EXERCISE INSTRUCTIONS:
Retype, word for word, every line of the records below starting at the one that contains "order: Artiodactyla" and ending at the one that contains "label granularity: sequence-level"; include both of those lines and nothing more.

INFORMATION SUPPLIED:
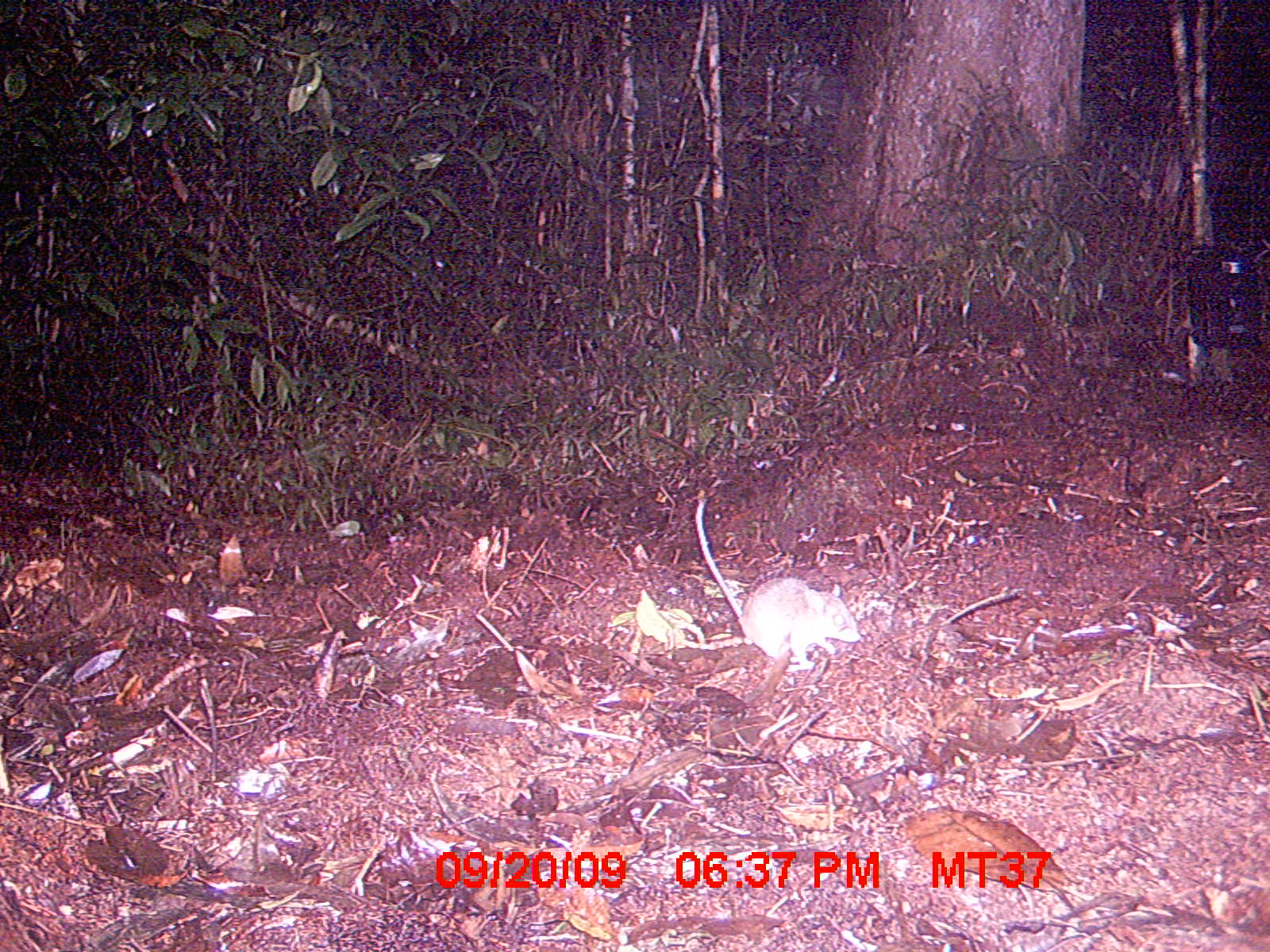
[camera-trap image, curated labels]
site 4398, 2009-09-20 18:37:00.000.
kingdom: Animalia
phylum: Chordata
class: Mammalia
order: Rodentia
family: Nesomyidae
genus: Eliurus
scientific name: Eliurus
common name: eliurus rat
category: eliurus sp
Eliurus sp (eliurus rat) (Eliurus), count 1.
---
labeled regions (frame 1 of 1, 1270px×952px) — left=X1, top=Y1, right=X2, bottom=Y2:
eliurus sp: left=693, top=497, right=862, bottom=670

* * *

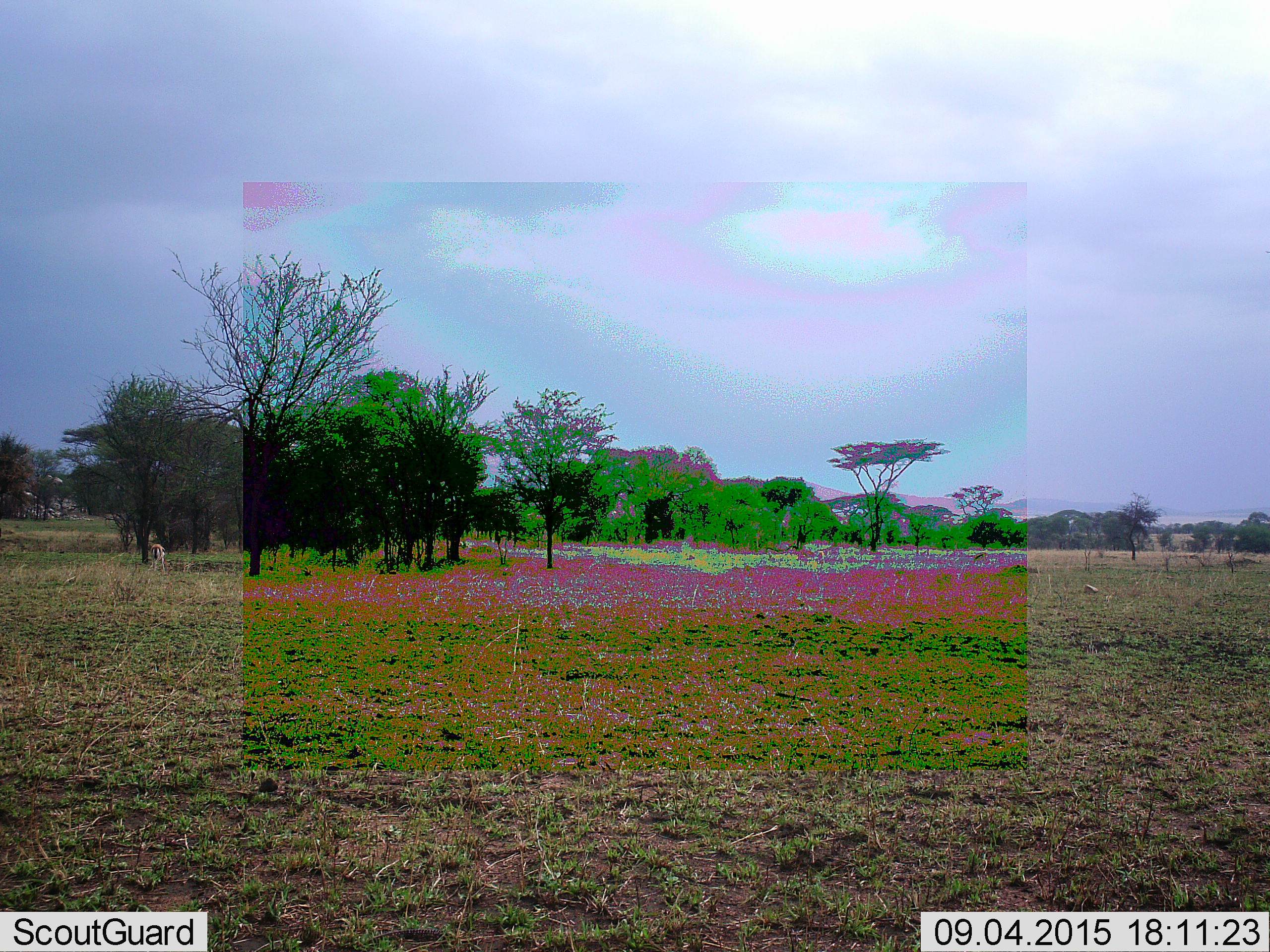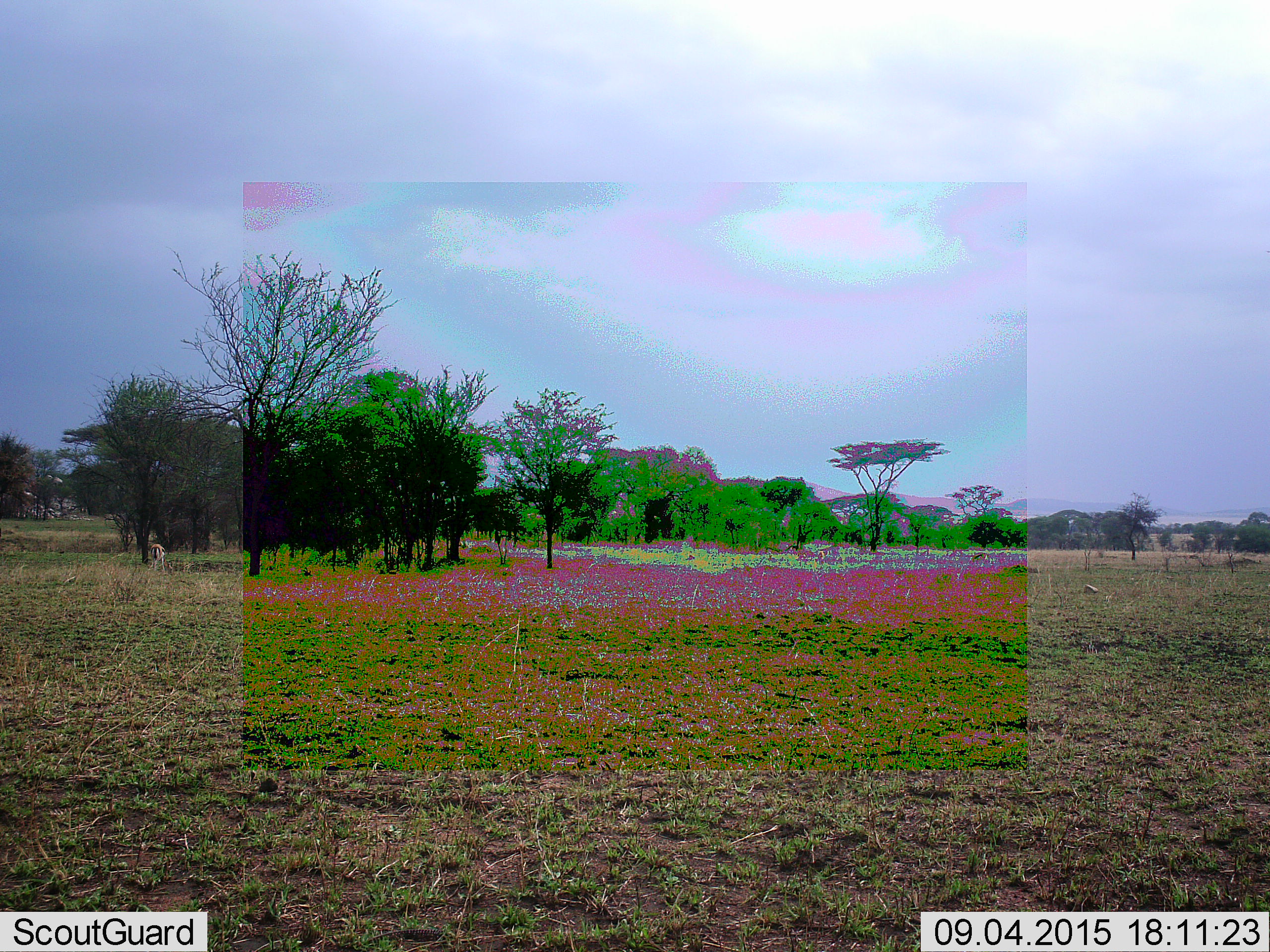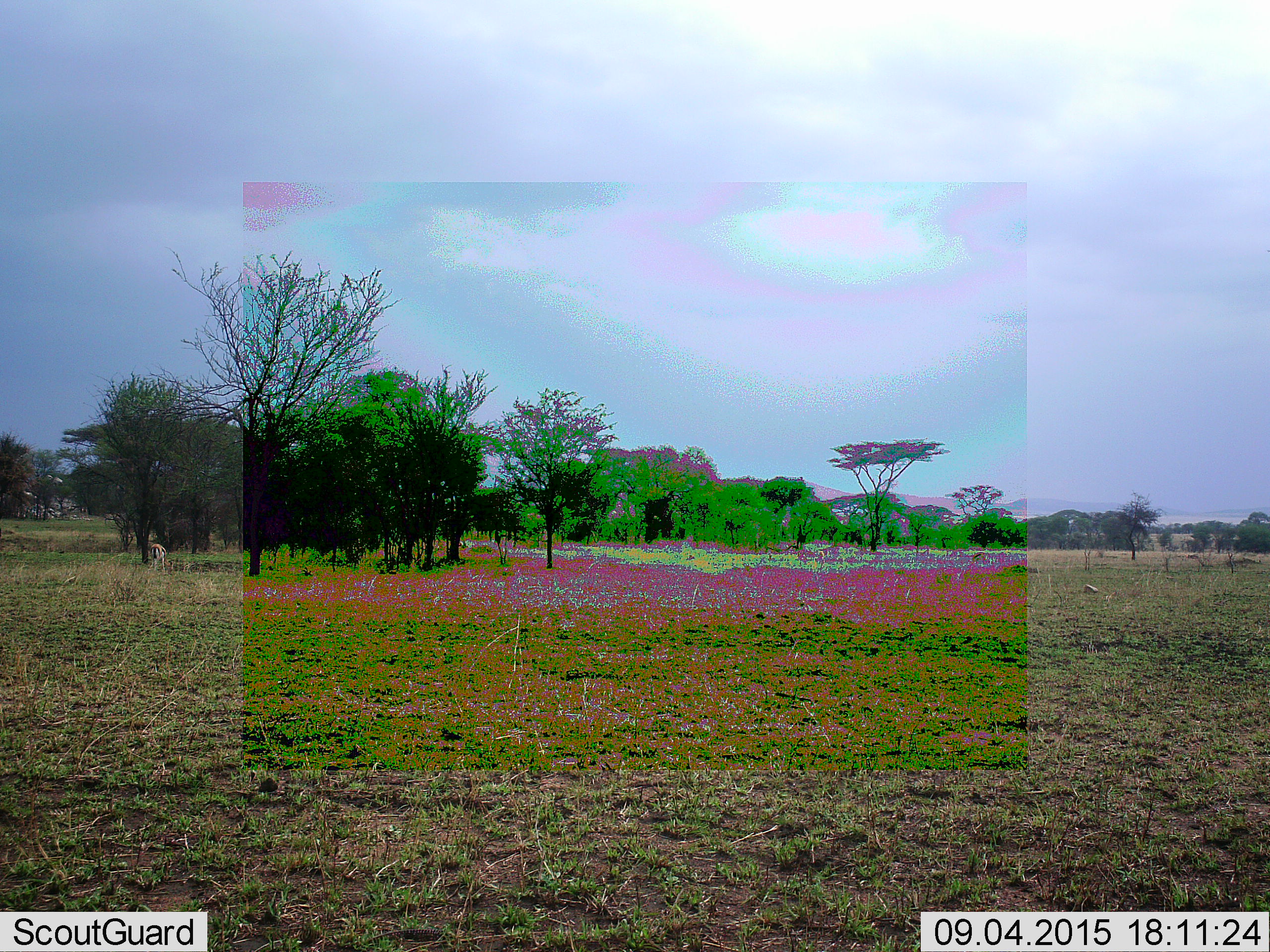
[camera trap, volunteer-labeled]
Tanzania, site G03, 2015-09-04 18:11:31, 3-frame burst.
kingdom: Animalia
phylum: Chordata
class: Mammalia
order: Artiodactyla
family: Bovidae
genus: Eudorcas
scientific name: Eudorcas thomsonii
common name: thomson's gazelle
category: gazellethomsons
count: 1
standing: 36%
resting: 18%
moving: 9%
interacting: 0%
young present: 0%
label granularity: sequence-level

REPLY TO THE TASK:
order: Artiodactyla
family: Bovidae
genus: Eudorcas
scientific name: Eudorcas thomsonii
common name: thomson's gazelle
category: gazellethomsons
count: 1
standing: 36%
resting: 18%
moving: 9%
interacting: 0%
young present: 0%
label granularity: sequence-level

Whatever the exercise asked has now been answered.